SELECTED EXCERPT:
The Essential Aaron Story in the Bible: Meaning & Key Verses


Lord’s Library editors created this resource on the Aaron story in the Bible to give you a basic summary of his life and significance.

As the brother of Moses and the inaugural high priest of the Israelites, the Aaron story in the Bible is pivotal to both the Exodus and the foundational rites of Levitical priesthood. Aaron’s early life is intrinsically linked to the Israelites’ story of bondage in Egypt. Born to Amram and Jochebed, Aaron was Moses’ older brother by three years. See Exodus 7:7: “And Moses was fourscore years old, and Aaron fourscore and three years old, when they spake unto Pharaoh.”

His upbringing in Egypt, amidst the Israelites’ suffering, set the stage for his future role as a leader and priest. The Aaron story in the Bible is primarily chronicled in the books of Exodus, Leviticus, Numbers, and Deuteronomy, presenting portraits of his life from Egypt’s bondage to the wilderness wanderings.

Aaron’s designation as the first high priest established a framework that has influenced Judeo-Christian tradition for thousands of years. Aaron’s story in the Bible is also spotted by what occurred during the episode of the golden calf in Exodus 32, which offers insight into the theme of atonement.

From a spokesperson and confidant to his brother Moses to a leader in his own right, the Aaron story in the Bible highlights key themes like faith, obedience, and divine intervention that are central to the narrative of the Bible. Read on to learn more about Aaron’s ministry, impact on the priesthood, and his role in the Exodus and the golden calf.

The Gospel

Aaron Story in the Bible

Aaron Story in the Bible: Early Life & Ministry

Aaron’s early life and ministerial calling set the stage for some of the most pivotal events in Bible history.

Born in Egypt to Amram and Jochebed of the tribe of Levi during a time when the Israelites were enslaved by the Pharaoh, Aaron’s birth is set against the backdrop of oppression, as described in Exodus 6:20 and Numbers 26:59. His lineage is crucial, placing him in a family rooted in the Levitical tradition.

  • Exodus 6:20: “And Amram took him Jochebed his father’s sister to wife; and she bare him Aaron and Moses: and the years of the life of Amram were an hundred and thirty and seven years.”
  • Numbers 26:59: “And the name of Amram’s wife was Jochebed, the daughter of Levi, whom her mother bare to Levi in Egypt: and she bare unto Amram Aaron and Moses, and Miriam their sister.”

The Bible also mentions his siblings, Moses and Miriam, who would also play instrumental roles in the story of the Israelites’ exodus from Egypt.

Aaron’s calling came when God chose Moses to lead the Israelites out of Egyptian bondage. Moses expressed concern over his speaking abilities, so God appointed Aaron as his spokesman in Exodus 4:16: “And he shall be thy spokesman unto the people: and he shall be, even he shall be to thee instead of a mouth, and thou shalt be to him instead of God.” This partnership marked the beginning of Aaron’s journey as a prophet and a key figure in the Exodus.

DATA BLOCK:
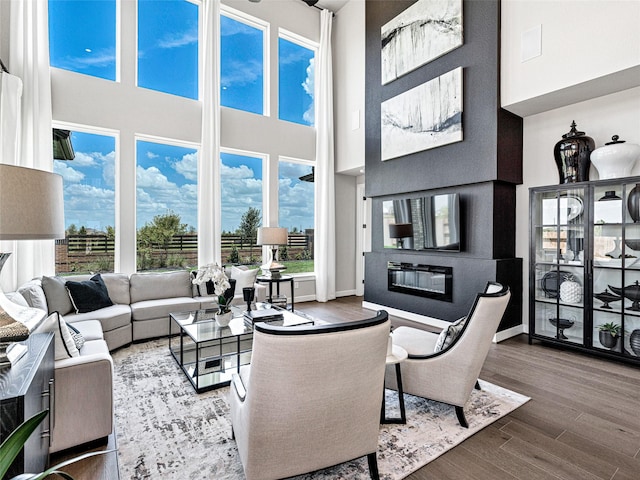 living room featuring hardwood / wood-style flooring, a healthy amount of sunlight, and a towering ceiling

EXERCISE OBJECTIVE: Write out, word for word, everything in the article on Aaron from "The Essential Aaron" down to "life and significance.".

WRITTEN ANSWER:
The Essential Aaron Story in the Bible: Meaning & Key Verses


Lord’s Library editors created this resource on the Aaron story in the Bible to give you a basic summary of his life and significance.